NeedsAsockamnesty · 16/08/2015 11:14

'My dp committed me to a holiday break with my pils, and all their siblings, partners, and my sil's kids. The party includes all of us. Aibu to feel a bit fed up that I have to pay for her kids because we thought a family of 4 woud want 2 rooms? Fair enough, split my pils' room but I don't have kids (fertility reasons not shared with you, hate them, not the time, not what we want right now), why should I pay for them?'

After a few posts it would become apparent that the size of the house and amount of rooms has bugger all to do with the children attending or not.

And that the entire holiday and people attending was meant to be a gift to the inlaws,that the value of the usual gift is around £200 per sibling so clearly the intention is a high value gift.
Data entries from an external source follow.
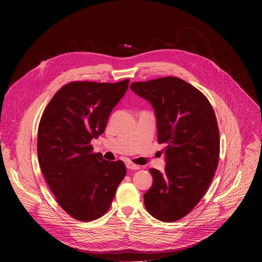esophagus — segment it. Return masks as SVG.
<instances>
[{
	"label": "esophagus",
	"instance_id": "34e87169",
	"mask_svg": "<svg viewBox=\"0 0 262 262\" xmlns=\"http://www.w3.org/2000/svg\"><path fill=\"white\" fill-rule=\"evenodd\" d=\"M126 168L130 169V170H139V169L142 168V166H139V165H136L134 163L128 162V163H126Z\"/></svg>",
	"mask_w": 262,
	"mask_h": 262
}]
</instances>
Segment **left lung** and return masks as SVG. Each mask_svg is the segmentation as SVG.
Segmentation results:
<instances>
[{
    "mask_svg": "<svg viewBox=\"0 0 262 262\" xmlns=\"http://www.w3.org/2000/svg\"><path fill=\"white\" fill-rule=\"evenodd\" d=\"M130 88L155 108L167 162L165 173L149 170L154 182L144 194L145 207L160 221H178L202 199L219 164L214 111L201 91L176 77L134 82Z\"/></svg>",
    "mask_w": 262,
    "mask_h": 262,
    "instance_id": "8db88e82",
    "label": "left lung"
}]
</instances>
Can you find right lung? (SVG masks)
I'll return each instance as SVG.
<instances>
[{"label":"right lung","mask_w":262,"mask_h":262,"mask_svg":"<svg viewBox=\"0 0 262 262\" xmlns=\"http://www.w3.org/2000/svg\"><path fill=\"white\" fill-rule=\"evenodd\" d=\"M128 83L71 82L43 111L37 137L39 165L57 202L76 220L102 216L126 174L122 161L108 162L94 154L91 141L104 132Z\"/></svg>","instance_id":"1"}]
</instances>
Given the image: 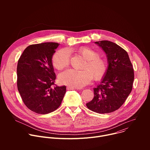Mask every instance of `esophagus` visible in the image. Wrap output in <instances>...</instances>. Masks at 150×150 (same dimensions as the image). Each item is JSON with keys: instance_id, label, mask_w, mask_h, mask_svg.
<instances>
[{"instance_id": "1", "label": "esophagus", "mask_w": 150, "mask_h": 150, "mask_svg": "<svg viewBox=\"0 0 150 150\" xmlns=\"http://www.w3.org/2000/svg\"><path fill=\"white\" fill-rule=\"evenodd\" d=\"M67 89L68 90H78L79 88H75V87H69V86H68V87H67Z\"/></svg>"}]
</instances>
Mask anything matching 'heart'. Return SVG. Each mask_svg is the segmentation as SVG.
<instances>
[{"label": "heart", "mask_w": 150, "mask_h": 150, "mask_svg": "<svg viewBox=\"0 0 150 150\" xmlns=\"http://www.w3.org/2000/svg\"><path fill=\"white\" fill-rule=\"evenodd\" d=\"M78 52L87 60L83 67L85 69L77 71L68 69L59 74V81L62 84L80 88L91 81L92 76L95 80L101 79L108 70V64L104 59L98 57V53L92 49L81 47ZM70 56L68 49L58 50L52 59L53 67L59 70L67 67L69 63Z\"/></svg>", "instance_id": "heart-1"}]
</instances>
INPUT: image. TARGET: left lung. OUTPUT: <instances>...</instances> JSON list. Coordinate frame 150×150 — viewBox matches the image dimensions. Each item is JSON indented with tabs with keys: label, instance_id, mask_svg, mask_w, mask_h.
<instances>
[{
	"label": "left lung",
	"instance_id": "8db88e82",
	"mask_svg": "<svg viewBox=\"0 0 150 150\" xmlns=\"http://www.w3.org/2000/svg\"><path fill=\"white\" fill-rule=\"evenodd\" d=\"M95 43L106 54L108 66L100 83L93 88V99L86 105L94 112L109 113L120 108L130 94L134 69L127 53L115 42L102 40Z\"/></svg>",
	"mask_w": 150,
	"mask_h": 150
}]
</instances>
I would say why should her children be used to lower the contribution towards the gift from you?

Costacoffeeplease · 16/08/2015 11:16

I am in Europe enough, and it's a recent change in the law - so sponging freeloaders - beware Wink

NurNochKurzDieWeltRetten · 16/08/2015 11:16

You have my sympathy TheReason

The offer to pay instalments was a mistake - get in touch with all your siblings and make it clear you will be paying 25% as initially agreed, and if they would prefer you not to bring your children in order to make this "fair" then you will ask the other grandparents to babysit, and confirm your attendance if they are able to have the kids for you.

bigbumtheory · 16/08/2015 11:18

MrsHarveySpecter the2 25% was initially agreed that's why the OP is so pissed, her brothers the one assuming.